NOW Gallery

Steps

6 to 8pm
NOW Gallery

Come and meet Raw Edges the designers of our smooth, white concrete armchairs designed for two to nest, which invite all to dwell, play, lean and relax on Peninsula Square. Have a drink and enjoy Pepa Ubera‘s celebration of the seating with a new site specific performance during the evening. She is using this opportunity to explore how dance can highlight a particular space and it’s levels of attention. The choreography discloses itself as visual poetic moments and as situations for the audience to interact with the space and dream of new possibilities for public spaces in London. 

Pepa Ubera is a dance artist and choreographer based in London since 2013. Her work challenges social structures, questioning how the body behaves in the current context. She examines the tension that unites opposite ideas with the purpose of highlighting the spaces in between. In her interdisciplinary practice she has been exploring other medias as choreographic tools working with sound, video, light and curating contemporary performance. Currently Pepa is one of the Sadlers Wells Summer University artists and has twice been awarded a Dance Web Scholarship at the Impulstanz Festival Vienna. From 2013-2015 she was a TripSpace associate artist and curator where she initiated The Palest Light a night of contemporary performance and curated Limen festival in collaboration with the Hayward Gallery. She has presented work in the UK, Europe and Chile and performed in venues such as The Place, ICA, Barbican Botanic Gardens and the Hayward Gallery.
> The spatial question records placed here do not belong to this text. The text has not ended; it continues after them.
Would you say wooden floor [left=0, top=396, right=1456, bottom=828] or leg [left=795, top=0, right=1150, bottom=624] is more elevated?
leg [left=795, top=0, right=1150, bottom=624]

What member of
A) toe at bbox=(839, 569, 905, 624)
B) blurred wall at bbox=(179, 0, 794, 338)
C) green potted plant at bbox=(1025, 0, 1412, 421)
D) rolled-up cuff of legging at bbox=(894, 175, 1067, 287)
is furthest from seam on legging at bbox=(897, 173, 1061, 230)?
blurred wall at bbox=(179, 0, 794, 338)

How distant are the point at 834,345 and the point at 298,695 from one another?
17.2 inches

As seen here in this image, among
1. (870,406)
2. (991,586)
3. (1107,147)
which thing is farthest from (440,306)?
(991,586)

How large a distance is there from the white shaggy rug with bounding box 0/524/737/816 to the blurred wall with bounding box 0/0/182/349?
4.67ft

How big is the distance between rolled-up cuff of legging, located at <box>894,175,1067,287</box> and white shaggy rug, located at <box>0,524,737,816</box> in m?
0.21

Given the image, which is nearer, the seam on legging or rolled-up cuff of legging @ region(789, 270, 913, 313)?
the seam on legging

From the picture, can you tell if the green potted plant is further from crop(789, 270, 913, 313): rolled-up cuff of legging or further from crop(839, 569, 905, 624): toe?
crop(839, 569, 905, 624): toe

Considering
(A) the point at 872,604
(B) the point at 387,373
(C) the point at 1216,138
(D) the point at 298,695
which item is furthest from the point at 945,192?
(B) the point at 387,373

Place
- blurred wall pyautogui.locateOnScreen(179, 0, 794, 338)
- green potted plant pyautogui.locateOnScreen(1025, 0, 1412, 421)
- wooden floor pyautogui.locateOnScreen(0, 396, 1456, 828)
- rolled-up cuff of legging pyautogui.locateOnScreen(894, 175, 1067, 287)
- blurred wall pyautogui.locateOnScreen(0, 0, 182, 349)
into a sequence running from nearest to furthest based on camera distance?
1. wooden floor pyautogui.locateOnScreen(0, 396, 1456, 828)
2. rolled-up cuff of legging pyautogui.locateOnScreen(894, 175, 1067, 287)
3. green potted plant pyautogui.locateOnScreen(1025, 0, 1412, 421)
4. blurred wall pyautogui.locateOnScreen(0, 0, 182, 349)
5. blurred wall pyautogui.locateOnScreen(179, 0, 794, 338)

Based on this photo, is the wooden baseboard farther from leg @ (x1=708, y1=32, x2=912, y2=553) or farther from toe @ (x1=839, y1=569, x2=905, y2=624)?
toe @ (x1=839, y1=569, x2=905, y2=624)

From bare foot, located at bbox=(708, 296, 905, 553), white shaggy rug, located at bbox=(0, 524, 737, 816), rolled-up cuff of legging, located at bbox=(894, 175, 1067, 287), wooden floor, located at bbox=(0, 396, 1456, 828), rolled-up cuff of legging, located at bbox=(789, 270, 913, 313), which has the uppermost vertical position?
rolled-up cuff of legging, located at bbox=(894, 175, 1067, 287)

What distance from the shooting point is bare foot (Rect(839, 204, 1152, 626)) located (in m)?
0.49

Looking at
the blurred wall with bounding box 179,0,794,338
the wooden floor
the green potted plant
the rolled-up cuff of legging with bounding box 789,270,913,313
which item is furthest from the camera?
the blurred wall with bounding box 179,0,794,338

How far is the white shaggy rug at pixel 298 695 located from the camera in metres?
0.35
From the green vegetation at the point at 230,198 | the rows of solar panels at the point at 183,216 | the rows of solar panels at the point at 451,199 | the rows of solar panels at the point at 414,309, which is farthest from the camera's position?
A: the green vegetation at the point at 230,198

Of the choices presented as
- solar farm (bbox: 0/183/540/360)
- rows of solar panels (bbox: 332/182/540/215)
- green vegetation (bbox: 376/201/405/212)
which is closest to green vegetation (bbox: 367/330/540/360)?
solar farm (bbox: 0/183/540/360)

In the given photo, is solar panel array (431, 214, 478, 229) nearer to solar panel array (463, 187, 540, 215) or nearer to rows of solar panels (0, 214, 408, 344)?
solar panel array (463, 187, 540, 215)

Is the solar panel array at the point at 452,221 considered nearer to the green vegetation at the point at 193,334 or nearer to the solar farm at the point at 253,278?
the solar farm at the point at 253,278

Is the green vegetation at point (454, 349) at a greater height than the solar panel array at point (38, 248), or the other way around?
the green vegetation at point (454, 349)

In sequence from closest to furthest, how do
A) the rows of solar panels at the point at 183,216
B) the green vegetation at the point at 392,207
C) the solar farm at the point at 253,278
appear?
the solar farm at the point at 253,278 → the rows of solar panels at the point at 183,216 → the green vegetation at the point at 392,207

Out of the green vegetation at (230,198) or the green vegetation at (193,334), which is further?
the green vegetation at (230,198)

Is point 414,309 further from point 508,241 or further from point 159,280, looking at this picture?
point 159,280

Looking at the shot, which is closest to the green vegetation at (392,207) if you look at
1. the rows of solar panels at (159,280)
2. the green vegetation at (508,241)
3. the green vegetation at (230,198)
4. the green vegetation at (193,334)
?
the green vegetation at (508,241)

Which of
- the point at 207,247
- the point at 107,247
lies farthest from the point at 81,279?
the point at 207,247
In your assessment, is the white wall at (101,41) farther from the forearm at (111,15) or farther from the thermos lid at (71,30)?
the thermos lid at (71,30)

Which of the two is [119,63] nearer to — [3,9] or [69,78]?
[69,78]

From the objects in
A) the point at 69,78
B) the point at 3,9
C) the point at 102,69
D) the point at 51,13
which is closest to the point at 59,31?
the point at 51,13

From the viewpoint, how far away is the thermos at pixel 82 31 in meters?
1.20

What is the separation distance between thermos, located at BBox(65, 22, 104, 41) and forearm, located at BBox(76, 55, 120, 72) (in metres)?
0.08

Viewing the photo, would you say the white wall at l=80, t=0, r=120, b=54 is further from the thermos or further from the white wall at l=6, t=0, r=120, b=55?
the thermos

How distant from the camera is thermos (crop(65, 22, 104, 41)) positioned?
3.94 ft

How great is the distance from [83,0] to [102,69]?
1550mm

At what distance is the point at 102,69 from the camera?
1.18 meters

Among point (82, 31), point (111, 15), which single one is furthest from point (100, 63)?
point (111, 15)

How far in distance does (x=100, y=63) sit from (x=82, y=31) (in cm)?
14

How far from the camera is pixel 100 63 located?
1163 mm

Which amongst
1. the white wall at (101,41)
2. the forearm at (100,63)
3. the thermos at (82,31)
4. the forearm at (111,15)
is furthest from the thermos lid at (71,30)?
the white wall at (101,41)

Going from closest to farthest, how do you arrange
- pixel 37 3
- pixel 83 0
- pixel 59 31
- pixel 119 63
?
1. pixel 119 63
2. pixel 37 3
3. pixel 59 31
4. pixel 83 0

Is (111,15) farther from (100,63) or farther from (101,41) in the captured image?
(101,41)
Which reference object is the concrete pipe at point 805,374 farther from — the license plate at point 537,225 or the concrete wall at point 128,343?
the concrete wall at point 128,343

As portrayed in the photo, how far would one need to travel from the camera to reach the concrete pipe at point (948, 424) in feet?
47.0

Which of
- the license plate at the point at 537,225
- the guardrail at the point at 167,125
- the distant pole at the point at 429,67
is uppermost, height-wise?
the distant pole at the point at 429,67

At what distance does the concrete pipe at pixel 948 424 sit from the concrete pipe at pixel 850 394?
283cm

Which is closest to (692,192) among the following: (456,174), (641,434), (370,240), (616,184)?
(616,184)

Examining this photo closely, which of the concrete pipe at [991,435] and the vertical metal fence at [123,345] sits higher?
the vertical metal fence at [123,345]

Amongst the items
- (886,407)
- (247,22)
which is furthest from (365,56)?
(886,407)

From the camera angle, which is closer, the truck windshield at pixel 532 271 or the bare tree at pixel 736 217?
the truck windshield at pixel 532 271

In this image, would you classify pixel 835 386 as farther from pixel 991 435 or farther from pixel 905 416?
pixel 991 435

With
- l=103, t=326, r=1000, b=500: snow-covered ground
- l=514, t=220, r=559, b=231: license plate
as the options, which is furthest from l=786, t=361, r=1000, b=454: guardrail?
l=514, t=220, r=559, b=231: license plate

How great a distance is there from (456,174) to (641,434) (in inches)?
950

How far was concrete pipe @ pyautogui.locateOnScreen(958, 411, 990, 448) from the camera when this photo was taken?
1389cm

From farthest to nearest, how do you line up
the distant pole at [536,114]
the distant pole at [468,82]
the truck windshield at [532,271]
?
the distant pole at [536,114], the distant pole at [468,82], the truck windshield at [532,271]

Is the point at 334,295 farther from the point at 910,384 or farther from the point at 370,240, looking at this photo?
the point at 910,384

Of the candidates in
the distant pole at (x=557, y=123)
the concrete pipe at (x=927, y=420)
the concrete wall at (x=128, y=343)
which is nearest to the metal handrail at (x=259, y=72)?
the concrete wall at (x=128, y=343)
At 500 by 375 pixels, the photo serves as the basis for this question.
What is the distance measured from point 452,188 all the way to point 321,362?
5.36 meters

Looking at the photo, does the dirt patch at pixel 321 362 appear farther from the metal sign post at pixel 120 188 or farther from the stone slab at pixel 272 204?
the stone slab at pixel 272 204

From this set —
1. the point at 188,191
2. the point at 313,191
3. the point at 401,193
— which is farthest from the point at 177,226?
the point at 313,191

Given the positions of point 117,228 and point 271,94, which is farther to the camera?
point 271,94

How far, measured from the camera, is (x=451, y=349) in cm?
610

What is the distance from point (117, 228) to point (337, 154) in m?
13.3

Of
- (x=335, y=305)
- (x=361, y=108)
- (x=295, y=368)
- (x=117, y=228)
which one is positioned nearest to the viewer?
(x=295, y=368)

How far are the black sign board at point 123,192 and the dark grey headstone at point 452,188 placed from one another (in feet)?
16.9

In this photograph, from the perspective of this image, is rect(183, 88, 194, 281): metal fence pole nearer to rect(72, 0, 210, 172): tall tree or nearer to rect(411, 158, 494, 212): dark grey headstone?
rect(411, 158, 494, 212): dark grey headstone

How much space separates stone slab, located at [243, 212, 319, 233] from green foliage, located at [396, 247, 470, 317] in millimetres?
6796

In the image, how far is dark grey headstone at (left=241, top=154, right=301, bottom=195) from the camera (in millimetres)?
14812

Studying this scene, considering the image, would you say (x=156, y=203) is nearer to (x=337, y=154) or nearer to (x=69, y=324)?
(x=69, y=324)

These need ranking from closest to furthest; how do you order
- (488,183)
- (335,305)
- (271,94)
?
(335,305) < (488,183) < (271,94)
She regularly collaborates with choreographer Josefina Camus (CH/UK) and their performance Ellipsis Land has been presented at TripSpace (2015) Sadler’s Wells (2016) and the Tate modern (2017).

Raw Edges on their inspiration for the project
“When walking in the nature we can take a break comfortably and sit on a rock or a log, a cut tree trunk or simply on a grassy mound. In the city as well, we can find relaxing spots that were not designed to become seats like stairs, pavements’ edge or low brick walls. We looked into this behaviour; this hunter’s eye that looks for the ideal resting position, like a student during a lunch break, a group of builders having coffee on site or bunch of pupils sitting on the pavement, and came up with this small urban landscape that is made from a clutter of concrete units. Each unit is like a scaled up domestic armchair, and when arranged together with their different heights, ‘these armchairs’ create an urban texture that invites people to step on, and relax.”